Many in the chamber shout (or tweet?) about how money is the idea of writing, like any other profession. You write things that can be sold, and draw a profit. It will seem like the chamber is full of those types, because they shout louder and more often.

But there’s another group, quieter but no less insistent. They expound upon the glory if not the euphoria of creating words, sentences, plots and characters out of nothing and into nothing, (that is to say, not caring at all if anyone reads them.) Some even write with the intention of nobody ever reading what they write. They are artists, dammit, and they are moved by spirit. How gauche in fact, to write something with hopes that people will ever read it.

Then there is a minority within the chamber. Some are louder, some are quieter. Some hand out pamphlets to the distracted multitude while others engage in subdued conversation with a few others of their ilk in the corner of the chamber. Their expressed viewpoint is not exactly rare within the chamber of writers and their advice to the world and one another. Yet they don’t seem to get as much airplay, as it were. When I summon up the stomach to enter that grand chamber of advice and counsel, I am in this group, though I don’t hand out pamphlets.

What is this group? What do we say? We say:

It’s okay if a writer wants his work both read and enjoyed by other people, so long as it’s authentic.

“Art thou plotter or pantser?”

Yes, at first this view seems to be a mashup of the other two I’ve mentioned. We write how we feel we must, and we still want a lot of people to read it. So we can make money, right? So we can crap on the establishment, right?

Not really. And, not really.

We need money like anyone else does. We’d be thrilled if we could someday make money. But I write this blog in hopes that someone will read and enjoy the posts, and I make no money from it. I create content here simply to share thoughts, and perhaps make others think, or sometimes to entertain.

And my novel? The same thing. It means something to me, and though I tidied up the structure and language in places based on advice from smart people here and there, overall the book is mine, true to my vision of it. I’m not going to turn down money, or course, so long as it is legal money. But I wrote a book because I want people to read it any enjoy it. I charge for it because it took a lot of work, but I created it in order to share an idea. A story. In some ways, to share my love.

I market the book, or I try to. I want more people to buy it than have bought it so far. I’m studying how to achieve that. Of course I want and need money for it, but in the end what i am truly marketing is a story that i want people to enjoy. If a thousand people read the book for free and loved it, felt moved by it, I believe I’d be happier than if 200 bought it, and either hated it or said nothing at all about it. I want people to enjoy my writing, call me crazy.
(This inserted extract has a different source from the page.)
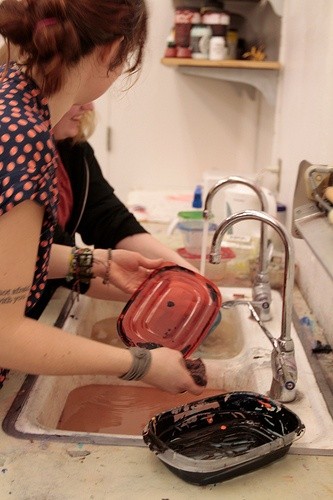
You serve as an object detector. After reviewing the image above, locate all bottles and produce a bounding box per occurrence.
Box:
[164,5,239,61]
Yet I am not crazy, and neither are you if you hope lots of people will read what you’ve written, whatever it is. I’m not knocking you if you’re only in it for the money, (though good luck…) and I am not judging you if you write 100% for yourself, never wanting anyone else to read what you’ve written. Yet if you find you are like me and the rest of that minority in the chamber, and you write first and foremost because you want other people to enjoy it, don’t let your view get shouted down by advice. Leave the chamber if you need to, but hold on to both loving you work, and wanting other people to love it.

You are no less a writer for feeling that way.